Your instructions. Return each line of the data below exactly, omitting any pictures.

>> Begin

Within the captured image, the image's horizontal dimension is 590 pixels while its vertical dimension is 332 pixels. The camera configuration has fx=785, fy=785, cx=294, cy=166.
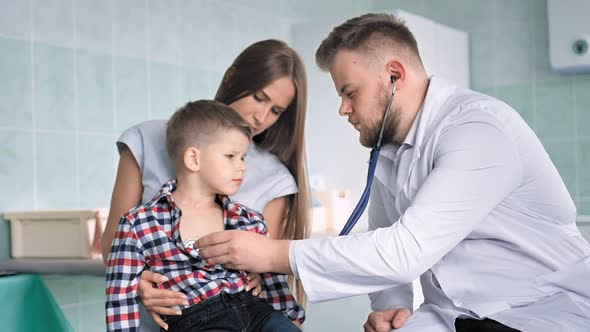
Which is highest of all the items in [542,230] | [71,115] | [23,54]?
[23,54]

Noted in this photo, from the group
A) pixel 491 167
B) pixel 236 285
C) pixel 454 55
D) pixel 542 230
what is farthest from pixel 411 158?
pixel 454 55

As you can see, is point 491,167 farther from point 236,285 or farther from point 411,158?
point 236,285

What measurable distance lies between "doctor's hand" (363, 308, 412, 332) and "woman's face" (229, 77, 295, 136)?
1.87 feet

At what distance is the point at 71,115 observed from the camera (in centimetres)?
316

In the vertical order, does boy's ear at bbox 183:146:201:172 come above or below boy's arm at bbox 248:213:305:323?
above

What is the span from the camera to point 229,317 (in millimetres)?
1679

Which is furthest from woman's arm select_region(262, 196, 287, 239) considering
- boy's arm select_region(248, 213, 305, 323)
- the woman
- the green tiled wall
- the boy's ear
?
the green tiled wall

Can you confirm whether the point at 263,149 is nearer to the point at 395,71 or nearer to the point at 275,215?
the point at 275,215

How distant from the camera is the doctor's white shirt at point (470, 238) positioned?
153cm

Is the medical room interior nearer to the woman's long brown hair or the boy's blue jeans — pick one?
the woman's long brown hair

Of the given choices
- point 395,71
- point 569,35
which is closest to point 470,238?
point 395,71

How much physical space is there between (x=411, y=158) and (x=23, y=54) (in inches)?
73.7

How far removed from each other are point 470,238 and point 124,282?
2.46 feet

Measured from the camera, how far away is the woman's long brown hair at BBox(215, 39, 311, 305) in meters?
2.04
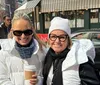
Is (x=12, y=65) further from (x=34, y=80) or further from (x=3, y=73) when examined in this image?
(x=34, y=80)

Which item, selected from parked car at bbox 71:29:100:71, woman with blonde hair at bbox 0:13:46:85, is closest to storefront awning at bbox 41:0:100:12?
parked car at bbox 71:29:100:71

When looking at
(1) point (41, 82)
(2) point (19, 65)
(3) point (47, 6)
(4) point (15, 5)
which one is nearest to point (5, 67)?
(2) point (19, 65)

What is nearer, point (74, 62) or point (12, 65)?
point (74, 62)

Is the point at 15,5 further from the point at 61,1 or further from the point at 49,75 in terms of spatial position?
the point at 49,75

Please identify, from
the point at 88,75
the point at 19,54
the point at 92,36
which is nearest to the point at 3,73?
the point at 19,54

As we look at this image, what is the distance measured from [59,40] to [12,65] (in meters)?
0.46

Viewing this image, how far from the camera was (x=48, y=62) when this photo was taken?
250 centimetres

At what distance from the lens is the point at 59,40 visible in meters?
2.43

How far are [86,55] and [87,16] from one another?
2054 centimetres

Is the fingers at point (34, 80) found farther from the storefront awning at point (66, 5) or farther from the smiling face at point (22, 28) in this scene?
the storefront awning at point (66, 5)

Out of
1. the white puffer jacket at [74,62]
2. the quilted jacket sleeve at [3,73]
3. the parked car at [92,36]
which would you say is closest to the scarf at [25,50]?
the quilted jacket sleeve at [3,73]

>> End

Final answer.
Within the captured image, the image's horizontal dimension is 590 pixels while its vertical dimension is 332 pixels. The camera configuration has fx=785, fy=785, cx=294, cy=166.
Which is highest of all the items in [542,230] | [71,115] | [23,54]?
[23,54]

Noted in this photo, from the group
A) pixel 491 167
B) pixel 236 285
C) pixel 454 55
D) pixel 542 230
what is farthest from pixel 411 158?
pixel 454 55

As you can see, is point 491,167 farther from point 236,285 or farther from point 411,158?
point 236,285

What measurable distance lies between "doctor's hand" (363, 308, 412, 332) and "woman's face" (229, 77, 295, 136)?
1.87 feet

At what distance is the point at 71,115 observed from the camera (in centimetres)?
316

In the vertical order, does boy's ear at bbox 183:146:201:172 come above or below boy's arm at bbox 248:213:305:323?
above

What is the span from the camera to point 229,317 (in millimetres)?
1679

Which is furthest from woman's arm select_region(262, 196, 287, 239) considering
- boy's arm select_region(248, 213, 305, 323)
- the woman
- the green tiled wall
- the boy's ear
?
the green tiled wall

Can you confirm whether the point at 263,149 is nearer to the point at 395,71 or nearer to the point at 275,215?
the point at 275,215

How distant from the camera is the doctor's white shirt at point (470, 238) positioned?
153cm

Is the medical room interior nearer to the woman's long brown hair or the boy's blue jeans — pick one?
the woman's long brown hair

Of the given choices
- point 395,71
- point 569,35
which is closest to point 470,238?
point 395,71

How much physical space is there between (x=411, y=158) and (x=23, y=54) (in inches)?
73.7

How far removed from each other are point 470,238 and point 124,282?
2.46 feet

Measured from the camera, how far away is the woman's long brown hair at BBox(215, 39, 311, 305) in meters?
2.04
Is (x=12, y=65) further from (x=34, y=80) or further from (x=3, y=73) when examined in this image?
(x=34, y=80)

Which item, selected from parked car at bbox 71:29:100:71, woman with blonde hair at bbox 0:13:46:85, is closest to storefront awning at bbox 41:0:100:12?
parked car at bbox 71:29:100:71

When looking at
(1) point (41, 82)
(2) point (19, 65)
(3) point (47, 6)
(4) point (15, 5)
which one is nearest to point (5, 67)?
(2) point (19, 65)

What is nearer, point (74, 62) or point (12, 65)?
point (74, 62)

Is the point at 15,5 further from the point at 61,1 or further from the point at 49,75 in terms of spatial position?
the point at 49,75

Please identify, from
the point at 88,75
the point at 19,54
the point at 92,36
which is nearest to the point at 3,73?
the point at 19,54

As we look at this image, what is the distance measured from [59,40] to [12,65] (in meters)?
0.46

Viewing this image, how far from the camera was (x=48, y=62) when this photo was taken?
250 centimetres

At what distance from the lens is the point at 59,40 visible in meters?
2.43

How far are [86,55] and [87,16] from one another?
2054 centimetres

Is the fingers at point (34, 80) found farther from the storefront awning at point (66, 5) or farther from the smiling face at point (22, 28) in this scene?
the storefront awning at point (66, 5)

Out of
1. the white puffer jacket at [74,62]
2. the quilted jacket sleeve at [3,73]
3. the parked car at [92,36]
which would you say is closest to the scarf at [25,50]?
the quilted jacket sleeve at [3,73]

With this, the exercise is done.